En un proyecto reciente de mecatrónica consistente en montar un sistema de movimiento cartesiano X-Y, el autor se planteó cómo fijar las correas dentadas —encargadas de transformar el giro de los motores paso a paso en desplazamiento lineal— al carro que se desplaza por los rieles. Aunque existen abrazaderas dentadas comerciales, en el ámbito DIY lo habitual es recurrir a bridas o clips impresos en 3D que aprovechan el autobloqueo que genera la propia correa al plegarse sobre sí misma con los dientes engranados.
El problema es que estas soluciones requieren piezas adicionales y pueden deslizarse si no se aprietan lo suficiente.
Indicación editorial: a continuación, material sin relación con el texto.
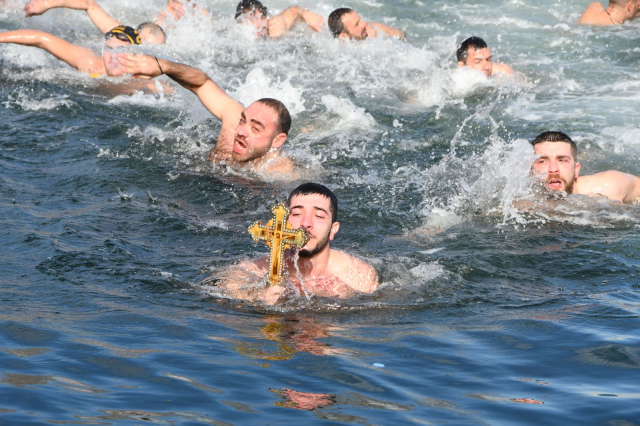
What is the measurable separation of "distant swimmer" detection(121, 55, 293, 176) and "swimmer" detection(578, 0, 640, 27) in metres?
8.99

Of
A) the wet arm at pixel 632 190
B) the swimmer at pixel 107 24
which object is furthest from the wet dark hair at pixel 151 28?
the wet arm at pixel 632 190

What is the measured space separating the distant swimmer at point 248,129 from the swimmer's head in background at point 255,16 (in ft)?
20.6

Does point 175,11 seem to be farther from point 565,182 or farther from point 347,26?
point 565,182

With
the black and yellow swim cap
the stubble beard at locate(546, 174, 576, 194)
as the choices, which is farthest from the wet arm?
the black and yellow swim cap

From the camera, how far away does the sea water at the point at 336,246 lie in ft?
14.4

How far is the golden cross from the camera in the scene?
504 centimetres

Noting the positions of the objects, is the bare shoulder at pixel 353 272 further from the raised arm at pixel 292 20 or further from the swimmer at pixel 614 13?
the swimmer at pixel 614 13

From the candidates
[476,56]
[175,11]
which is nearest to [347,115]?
[476,56]

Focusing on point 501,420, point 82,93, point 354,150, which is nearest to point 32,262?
point 501,420

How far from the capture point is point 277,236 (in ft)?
16.6

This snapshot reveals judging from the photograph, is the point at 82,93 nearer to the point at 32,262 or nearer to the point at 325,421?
the point at 32,262

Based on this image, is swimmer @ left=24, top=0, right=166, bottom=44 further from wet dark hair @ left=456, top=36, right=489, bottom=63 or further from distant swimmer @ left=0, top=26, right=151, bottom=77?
wet dark hair @ left=456, top=36, right=489, bottom=63

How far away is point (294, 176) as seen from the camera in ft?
29.1

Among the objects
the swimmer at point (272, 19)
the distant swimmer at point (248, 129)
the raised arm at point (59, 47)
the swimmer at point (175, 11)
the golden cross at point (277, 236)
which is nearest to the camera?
the golden cross at point (277, 236)
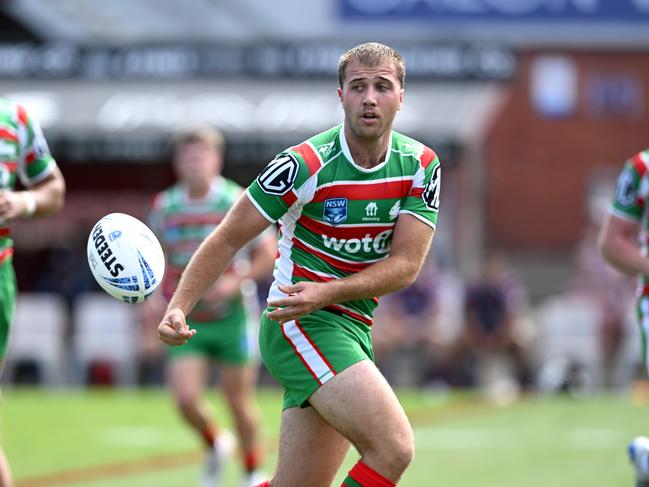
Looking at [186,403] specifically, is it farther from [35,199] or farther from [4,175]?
[4,175]

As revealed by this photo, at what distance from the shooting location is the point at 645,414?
626 inches

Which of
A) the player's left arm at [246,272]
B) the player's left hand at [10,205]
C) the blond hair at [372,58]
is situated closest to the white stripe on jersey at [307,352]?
the blond hair at [372,58]

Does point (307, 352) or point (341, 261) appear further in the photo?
point (341, 261)

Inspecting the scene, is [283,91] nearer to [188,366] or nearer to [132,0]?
[132,0]

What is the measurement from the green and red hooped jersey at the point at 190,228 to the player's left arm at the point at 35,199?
233 cm

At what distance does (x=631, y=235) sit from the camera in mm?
7441

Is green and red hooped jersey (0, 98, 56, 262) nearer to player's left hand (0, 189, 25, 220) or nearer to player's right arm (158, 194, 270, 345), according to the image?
player's left hand (0, 189, 25, 220)

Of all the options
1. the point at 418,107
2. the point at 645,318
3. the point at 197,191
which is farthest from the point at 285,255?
the point at 418,107

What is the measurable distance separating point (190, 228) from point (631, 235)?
147 inches

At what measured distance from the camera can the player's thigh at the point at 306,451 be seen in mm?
5996

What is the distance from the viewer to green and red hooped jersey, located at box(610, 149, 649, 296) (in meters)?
7.29

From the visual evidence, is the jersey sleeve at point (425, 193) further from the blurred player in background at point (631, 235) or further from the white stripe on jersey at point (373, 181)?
the blurred player in background at point (631, 235)

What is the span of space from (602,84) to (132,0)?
14583 mm

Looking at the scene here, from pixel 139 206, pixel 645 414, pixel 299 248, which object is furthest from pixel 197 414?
pixel 139 206
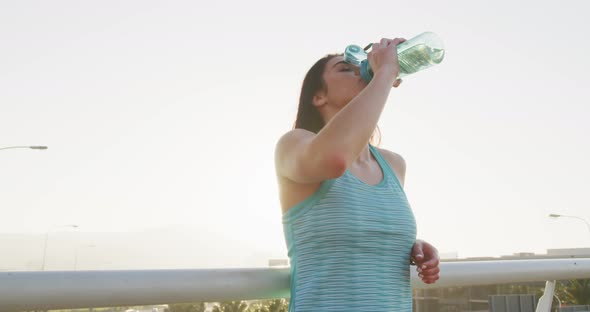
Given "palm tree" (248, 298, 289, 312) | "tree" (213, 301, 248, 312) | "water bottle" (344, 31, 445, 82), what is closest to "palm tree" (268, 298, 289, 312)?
"palm tree" (248, 298, 289, 312)

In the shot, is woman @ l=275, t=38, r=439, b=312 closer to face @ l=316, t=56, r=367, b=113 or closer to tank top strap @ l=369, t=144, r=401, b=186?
tank top strap @ l=369, t=144, r=401, b=186

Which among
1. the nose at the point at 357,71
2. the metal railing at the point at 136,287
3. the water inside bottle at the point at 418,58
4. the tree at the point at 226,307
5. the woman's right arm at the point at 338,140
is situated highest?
the water inside bottle at the point at 418,58

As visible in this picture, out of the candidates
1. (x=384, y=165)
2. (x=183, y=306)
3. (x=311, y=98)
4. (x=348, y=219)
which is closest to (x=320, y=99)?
(x=311, y=98)

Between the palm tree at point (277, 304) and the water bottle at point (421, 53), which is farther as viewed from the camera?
the water bottle at point (421, 53)

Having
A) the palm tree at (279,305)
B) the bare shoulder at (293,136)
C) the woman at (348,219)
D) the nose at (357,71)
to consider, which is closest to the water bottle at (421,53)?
the nose at (357,71)

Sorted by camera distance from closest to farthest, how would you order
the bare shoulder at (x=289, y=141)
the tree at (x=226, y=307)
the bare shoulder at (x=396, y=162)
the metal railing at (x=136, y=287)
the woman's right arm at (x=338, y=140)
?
the metal railing at (x=136, y=287), the woman's right arm at (x=338, y=140), the bare shoulder at (x=289, y=141), the tree at (x=226, y=307), the bare shoulder at (x=396, y=162)

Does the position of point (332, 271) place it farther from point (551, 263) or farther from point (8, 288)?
point (551, 263)

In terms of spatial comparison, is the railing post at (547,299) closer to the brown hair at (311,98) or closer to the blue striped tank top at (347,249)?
the blue striped tank top at (347,249)

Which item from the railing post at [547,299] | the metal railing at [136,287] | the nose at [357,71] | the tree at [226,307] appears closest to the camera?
the metal railing at [136,287]

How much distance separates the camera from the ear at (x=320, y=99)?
1882 mm

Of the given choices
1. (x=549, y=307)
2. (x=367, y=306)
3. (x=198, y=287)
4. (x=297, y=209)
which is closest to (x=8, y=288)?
(x=198, y=287)

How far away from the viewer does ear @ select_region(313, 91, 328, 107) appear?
6.18ft

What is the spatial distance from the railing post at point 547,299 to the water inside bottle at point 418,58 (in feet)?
3.51

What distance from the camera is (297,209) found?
1.53 m
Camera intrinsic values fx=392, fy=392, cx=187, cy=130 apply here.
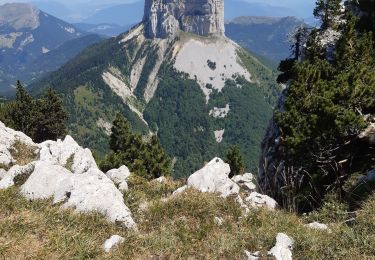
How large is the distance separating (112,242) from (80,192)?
3411 mm

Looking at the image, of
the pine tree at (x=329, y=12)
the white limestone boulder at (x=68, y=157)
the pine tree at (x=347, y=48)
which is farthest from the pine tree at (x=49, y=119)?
the pine tree at (x=347, y=48)

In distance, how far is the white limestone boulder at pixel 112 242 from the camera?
31.8 ft

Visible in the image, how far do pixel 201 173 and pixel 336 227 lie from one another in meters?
8.31

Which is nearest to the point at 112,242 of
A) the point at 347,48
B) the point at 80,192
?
the point at 80,192

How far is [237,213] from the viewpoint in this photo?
12258 millimetres

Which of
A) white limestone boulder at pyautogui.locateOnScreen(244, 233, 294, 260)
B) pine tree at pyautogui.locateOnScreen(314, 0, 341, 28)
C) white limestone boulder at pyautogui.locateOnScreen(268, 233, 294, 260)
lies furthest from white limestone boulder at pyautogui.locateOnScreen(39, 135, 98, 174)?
pine tree at pyautogui.locateOnScreen(314, 0, 341, 28)

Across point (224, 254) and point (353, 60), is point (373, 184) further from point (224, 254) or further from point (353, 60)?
point (353, 60)

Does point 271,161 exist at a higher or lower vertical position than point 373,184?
lower

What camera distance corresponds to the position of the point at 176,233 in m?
10.6

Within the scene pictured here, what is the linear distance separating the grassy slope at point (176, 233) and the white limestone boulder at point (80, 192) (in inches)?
19.6

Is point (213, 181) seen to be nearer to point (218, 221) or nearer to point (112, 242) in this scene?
point (218, 221)


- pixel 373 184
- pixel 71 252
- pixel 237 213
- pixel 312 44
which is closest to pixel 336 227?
pixel 237 213

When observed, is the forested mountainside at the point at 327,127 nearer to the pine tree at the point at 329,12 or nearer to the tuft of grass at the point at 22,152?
the tuft of grass at the point at 22,152

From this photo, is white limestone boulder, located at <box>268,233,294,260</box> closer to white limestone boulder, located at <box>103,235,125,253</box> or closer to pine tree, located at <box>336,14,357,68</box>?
white limestone boulder, located at <box>103,235,125,253</box>
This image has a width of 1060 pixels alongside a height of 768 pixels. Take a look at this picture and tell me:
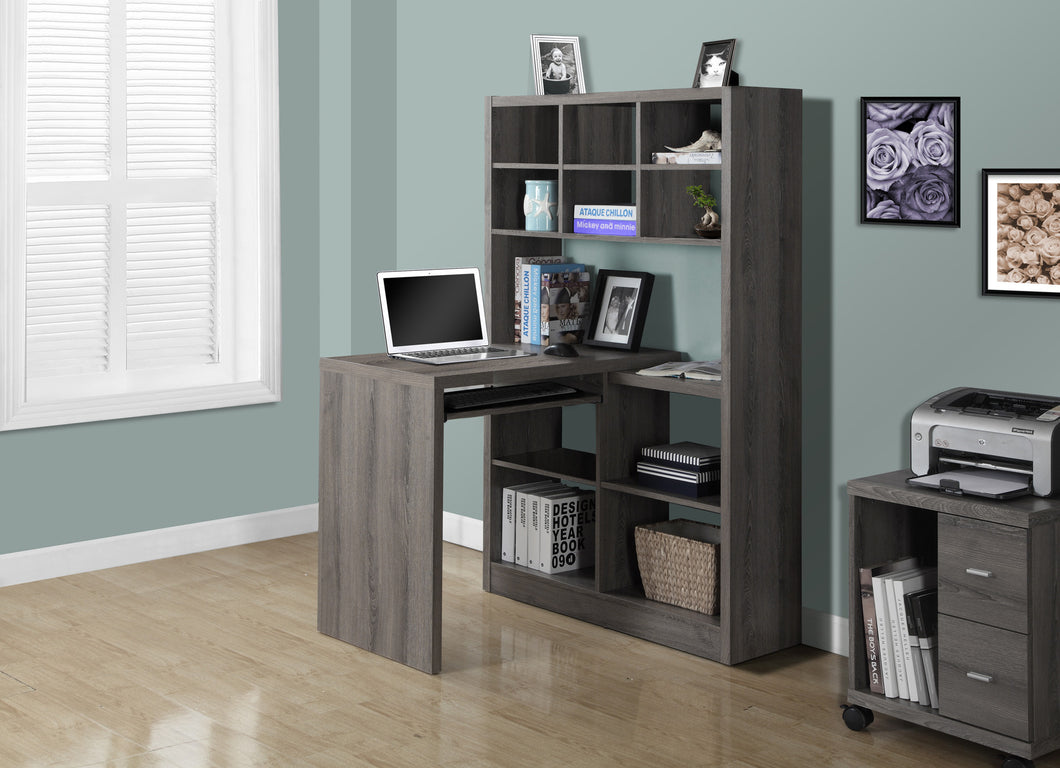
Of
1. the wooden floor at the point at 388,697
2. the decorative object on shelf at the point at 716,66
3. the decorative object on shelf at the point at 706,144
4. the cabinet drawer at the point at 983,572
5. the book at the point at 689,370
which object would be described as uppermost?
the decorative object on shelf at the point at 716,66

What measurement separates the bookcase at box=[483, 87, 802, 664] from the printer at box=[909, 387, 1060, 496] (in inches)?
22.0

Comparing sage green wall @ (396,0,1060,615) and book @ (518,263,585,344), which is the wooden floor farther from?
book @ (518,263,585,344)

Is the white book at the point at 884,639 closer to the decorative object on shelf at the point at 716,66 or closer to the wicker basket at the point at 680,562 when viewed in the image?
the wicker basket at the point at 680,562

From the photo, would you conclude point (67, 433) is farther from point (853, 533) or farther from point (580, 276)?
point (853, 533)

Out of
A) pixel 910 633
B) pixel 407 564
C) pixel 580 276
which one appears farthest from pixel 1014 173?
→ pixel 407 564

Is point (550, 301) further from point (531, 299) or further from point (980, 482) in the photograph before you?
point (980, 482)

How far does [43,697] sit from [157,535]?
145cm

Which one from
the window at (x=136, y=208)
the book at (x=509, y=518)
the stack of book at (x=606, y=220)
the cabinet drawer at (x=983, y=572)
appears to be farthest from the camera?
the window at (x=136, y=208)

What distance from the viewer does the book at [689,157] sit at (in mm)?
3805

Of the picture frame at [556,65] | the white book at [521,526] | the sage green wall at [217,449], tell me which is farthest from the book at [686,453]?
the sage green wall at [217,449]

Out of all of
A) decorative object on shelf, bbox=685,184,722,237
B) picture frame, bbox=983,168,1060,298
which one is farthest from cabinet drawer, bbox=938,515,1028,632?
decorative object on shelf, bbox=685,184,722,237

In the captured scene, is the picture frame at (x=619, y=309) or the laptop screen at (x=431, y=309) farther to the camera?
the picture frame at (x=619, y=309)

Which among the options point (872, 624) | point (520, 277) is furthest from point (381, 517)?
point (872, 624)

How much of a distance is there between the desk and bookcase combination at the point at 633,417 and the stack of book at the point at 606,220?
0.04m
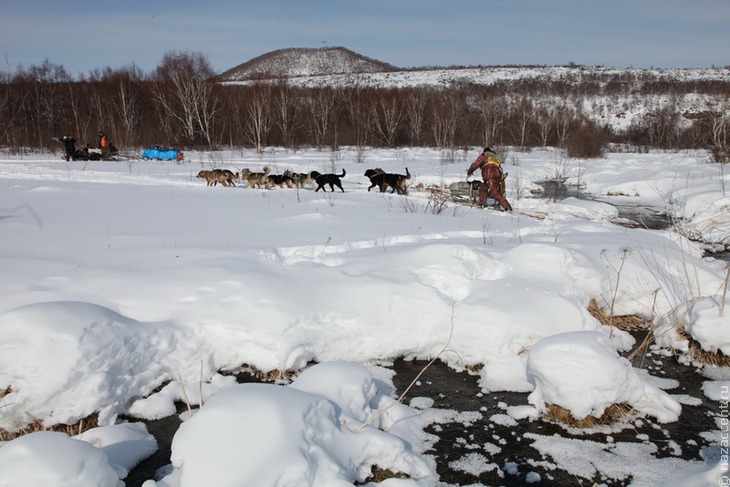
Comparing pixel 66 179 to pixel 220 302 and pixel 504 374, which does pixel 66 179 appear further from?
pixel 504 374

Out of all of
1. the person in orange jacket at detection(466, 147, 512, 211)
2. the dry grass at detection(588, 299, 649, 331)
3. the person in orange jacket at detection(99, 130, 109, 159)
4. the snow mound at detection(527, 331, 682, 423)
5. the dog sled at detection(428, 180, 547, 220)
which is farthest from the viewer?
the person in orange jacket at detection(99, 130, 109, 159)

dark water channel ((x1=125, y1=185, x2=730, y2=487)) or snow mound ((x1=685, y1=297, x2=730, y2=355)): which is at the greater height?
snow mound ((x1=685, y1=297, x2=730, y2=355))

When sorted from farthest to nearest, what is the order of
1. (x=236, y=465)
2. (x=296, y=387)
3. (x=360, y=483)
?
(x=296, y=387) < (x=360, y=483) < (x=236, y=465)

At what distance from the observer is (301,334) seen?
380cm

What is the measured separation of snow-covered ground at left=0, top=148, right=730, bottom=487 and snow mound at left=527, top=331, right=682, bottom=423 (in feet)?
0.04

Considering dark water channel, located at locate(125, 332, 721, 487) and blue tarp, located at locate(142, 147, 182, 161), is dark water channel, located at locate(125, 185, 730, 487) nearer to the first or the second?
dark water channel, located at locate(125, 332, 721, 487)

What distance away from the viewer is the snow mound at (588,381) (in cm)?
300

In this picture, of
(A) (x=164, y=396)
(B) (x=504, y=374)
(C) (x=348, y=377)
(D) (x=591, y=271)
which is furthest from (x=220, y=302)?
(D) (x=591, y=271)

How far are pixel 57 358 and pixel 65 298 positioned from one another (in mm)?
931

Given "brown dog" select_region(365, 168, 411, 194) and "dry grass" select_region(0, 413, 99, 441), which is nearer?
"dry grass" select_region(0, 413, 99, 441)

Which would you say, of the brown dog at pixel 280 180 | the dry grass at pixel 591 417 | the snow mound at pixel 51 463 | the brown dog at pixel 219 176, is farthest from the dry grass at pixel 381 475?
the brown dog at pixel 219 176

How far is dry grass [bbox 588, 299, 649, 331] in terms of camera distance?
15.1 feet

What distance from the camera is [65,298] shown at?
372 cm

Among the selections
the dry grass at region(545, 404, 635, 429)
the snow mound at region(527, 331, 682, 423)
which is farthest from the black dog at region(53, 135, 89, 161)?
the dry grass at region(545, 404, 635, 429)
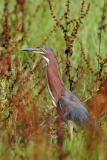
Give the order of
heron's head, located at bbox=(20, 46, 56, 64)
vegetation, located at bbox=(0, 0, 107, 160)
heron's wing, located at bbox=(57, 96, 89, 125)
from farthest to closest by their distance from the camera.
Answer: heron's head, located at bbox=(20, 46, 56, 64), heron's wing, located at bbox=(57, 96, 89, 125), vegetation, located at bbox=(0, 0, 107, 160)

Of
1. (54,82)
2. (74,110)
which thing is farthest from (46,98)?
(74,110)

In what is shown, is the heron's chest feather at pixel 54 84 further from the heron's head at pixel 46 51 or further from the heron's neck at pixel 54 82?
the heron's head at pixel 46 51

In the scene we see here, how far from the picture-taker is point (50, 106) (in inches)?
146

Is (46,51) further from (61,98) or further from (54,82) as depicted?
(61,98)

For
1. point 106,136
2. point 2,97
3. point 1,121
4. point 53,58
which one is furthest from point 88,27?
point 106,136

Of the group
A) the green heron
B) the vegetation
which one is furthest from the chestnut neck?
the vegetation

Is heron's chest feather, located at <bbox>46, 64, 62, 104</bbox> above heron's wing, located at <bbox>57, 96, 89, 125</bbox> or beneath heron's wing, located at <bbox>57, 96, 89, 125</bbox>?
above

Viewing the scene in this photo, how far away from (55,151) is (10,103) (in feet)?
3.12

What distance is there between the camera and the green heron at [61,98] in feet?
11.1

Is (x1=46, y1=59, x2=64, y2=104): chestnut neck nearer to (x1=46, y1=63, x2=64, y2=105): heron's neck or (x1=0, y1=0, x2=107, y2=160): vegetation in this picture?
(x1=46, y1=63, x2=64, y2=105): heron's neck

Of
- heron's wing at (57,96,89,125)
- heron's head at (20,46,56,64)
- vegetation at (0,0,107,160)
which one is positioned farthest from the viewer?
heron's head at (20,46,56,64)

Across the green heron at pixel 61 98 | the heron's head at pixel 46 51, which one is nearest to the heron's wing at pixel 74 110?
the green heron at pixel 61 98

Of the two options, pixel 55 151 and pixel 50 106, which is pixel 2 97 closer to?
pixel 50 106

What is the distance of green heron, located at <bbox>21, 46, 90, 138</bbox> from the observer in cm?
338
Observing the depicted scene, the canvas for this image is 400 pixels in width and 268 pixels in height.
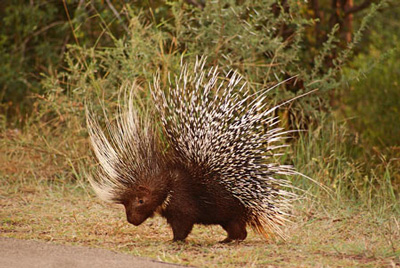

Como alternativa, el autor recuperó una idea vista en una máquina CNC de dibujo casera: integrar el cierre directamente en la pieza que se desplaza. El resultado es un sencillo rebaje circular con un eje donde la correa se enrolla, más una ranura de entrada del ancho aproximado de la correa con los dientes ya entrelazados. Sin piezas sueltas, sin clips y sin bridas.
El montaje exige cierta habilidad —unas pinzas de punta fina ayudan a mantener la tensión—, pero una vez encajada la correa queda firme. Como ventaja añadida, el sistema permite desacoplar la correa de forma rápida para reajustar poleas u otros componentes durante las iteraciones del prototipo, algo especialmente útil en fases de prueba. La principal limitación es que un esfuerzo de torsión sostenido podría, con el tiempo, hacer que la correa saliera del rebaje.
La propuesta no es nueva en sentido estricto, pero el autor subraya que apenas se ve documentada y que ni siquiera existe un nombre consolidado para ella; él la bautiza como integrated loopback fastener. La conclusión es práctica: si se tiene control sobre el diseño de la pieza móvil, integrar el cierre de la correa dentada en ella merece considerarse.